1. **Gender was the strongest predictor of survival**: Women had a significantly higher survival rate (~74%) compared to men (~19%), reflecting the "women and children first" evacuation protocol.

2. **Passenger class strongly influenced survival**: First-class passengers had the highest survival rate (~63%), followed by second-class (~47%) and third-class (~24%), indicating socioeconomic disparities in survival chances.

3. **Age played a protective role for children**: Children (≤12 years) had higher survival rates than adults, supporting the "women and children first" principle.

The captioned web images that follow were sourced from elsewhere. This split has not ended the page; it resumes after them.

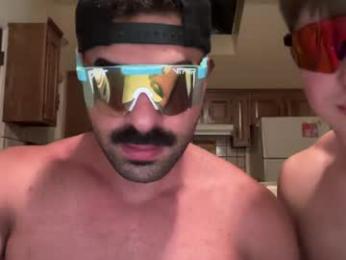 klakes — Chaturbate recorded stream image, 11.07.2026 03:00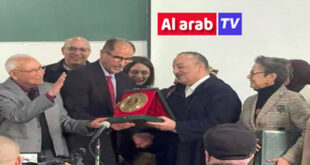 فاس: جامعة سيدي محمد بن عبد الله تكرّم الوزير السابق محمد الأعرج خلال ندوة علمية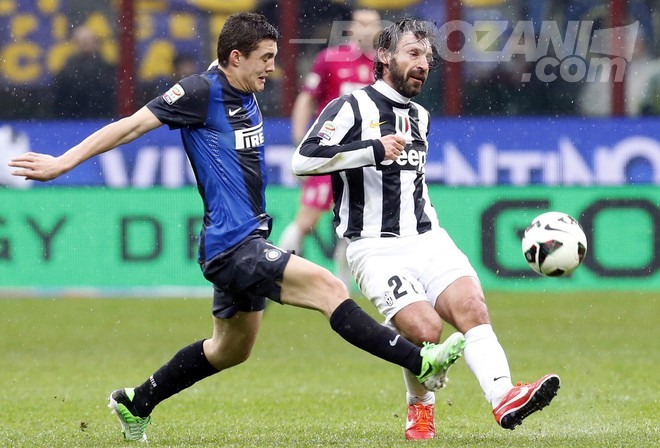 Derbi D’Italia
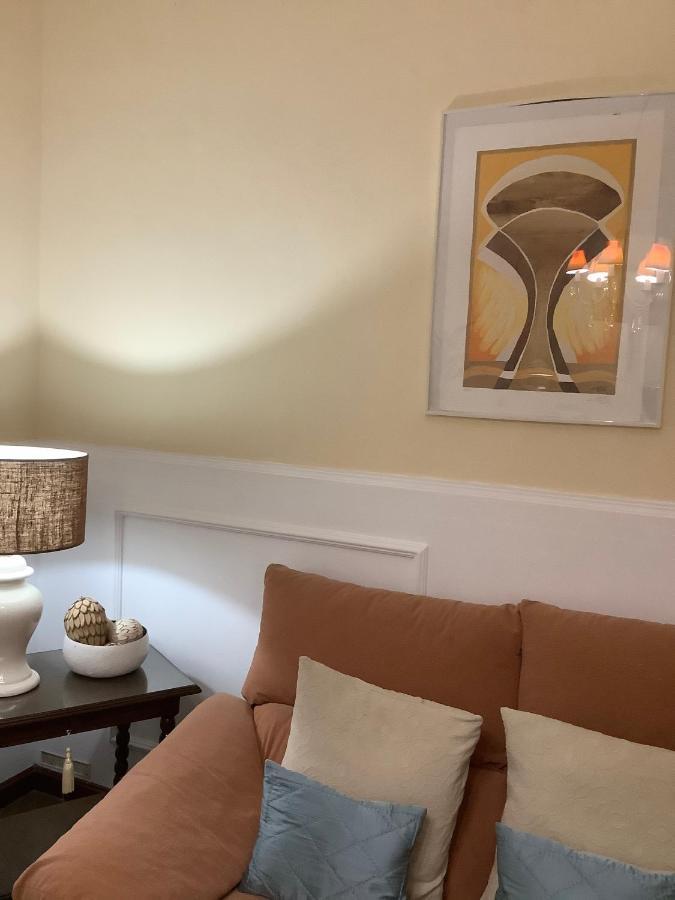 Casa Toledo Apartment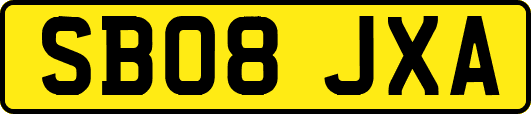 SB08JXA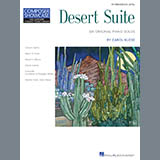 Carol Klose 'Desert In Bloom'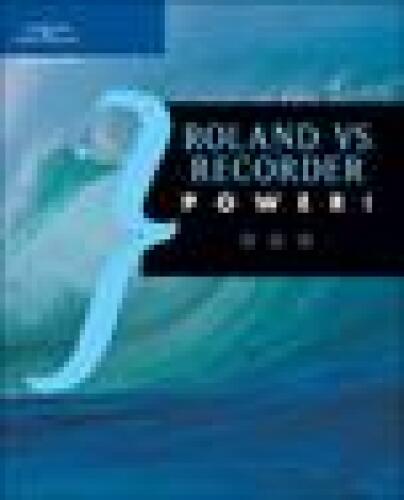 Roland VS Recorder Power!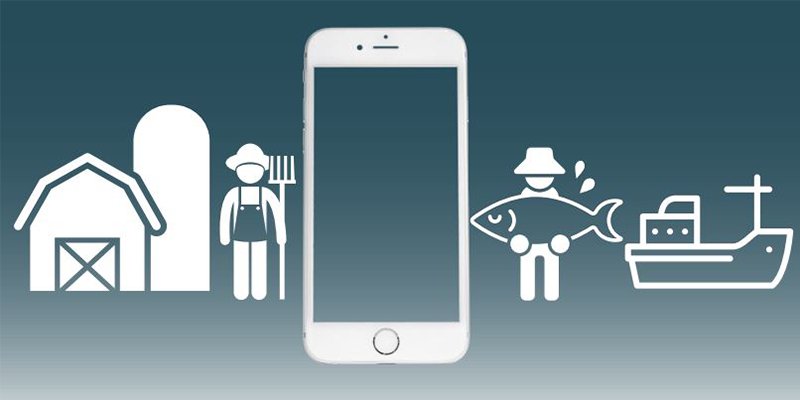 BioscienceNB's tweet image. Have you checked out the new guidebook to help #producers use social media? ow.ly/cIQM30iapvX #socialmediatoolkit #farmers #fishermen #aquaculture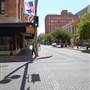 Houston Street Retail District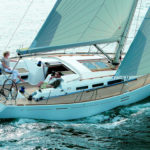 Dufour 45E P Dufour 45E P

4. **Family size had a complex relationship with survival**: Passengers traveling alone or in very large families had lower survival rates compared to those in small to medium-sized families (2-4 members).

5. **Fare correlated with survival**: Higher fare passengers (proxy for wealth/class) had better survival chances, reinforcing the class-based survival pattern.

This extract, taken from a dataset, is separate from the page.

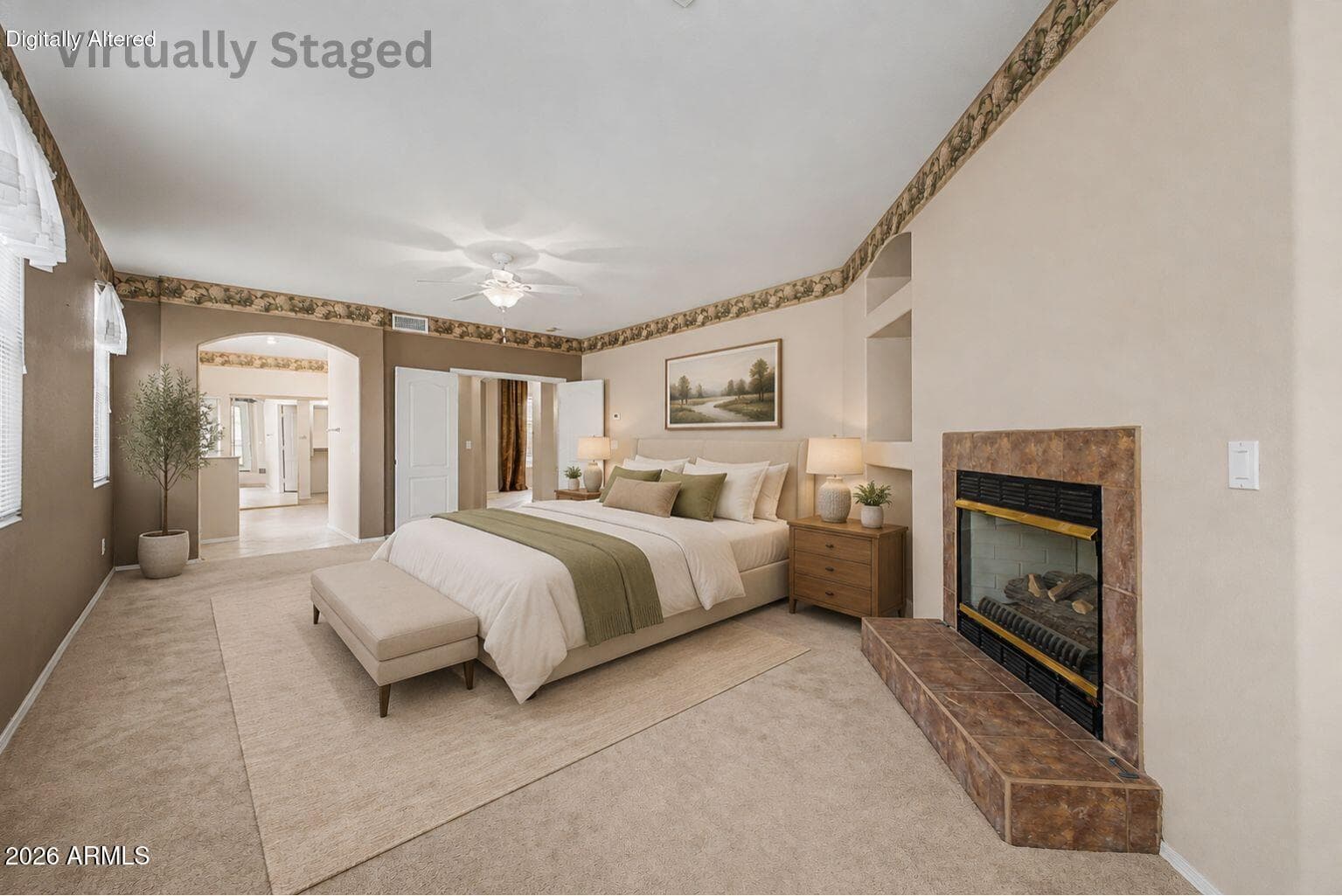 17806 N BECKE Lane, Surprise, AZ 85374 — photo 3 of 66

6. **Embarkation port showed some variation**: Passengers who embarked at Cherbourg (C) had slightly higher survival rates, possibly due to higher proportion of first-class passengers.

### Statistical Significance:
- Most relationships showed statistical significance (p < 0.05) in t-tests
- Strong correlations were observed between survival and class (-0.34), fare (0.26), and gender

### Data Quality Notes:
- Age data was missing for ~20% of passengers
- Cabin information was missing for ~77% of passengers
- These missing values may introduce bias in age-related analyses

This analysis reveals that survival on the Titanic was not random but was significantly influenced by social factors including gender, class, and age, reflecting the social norms and evacuation procedures of the early 20th century.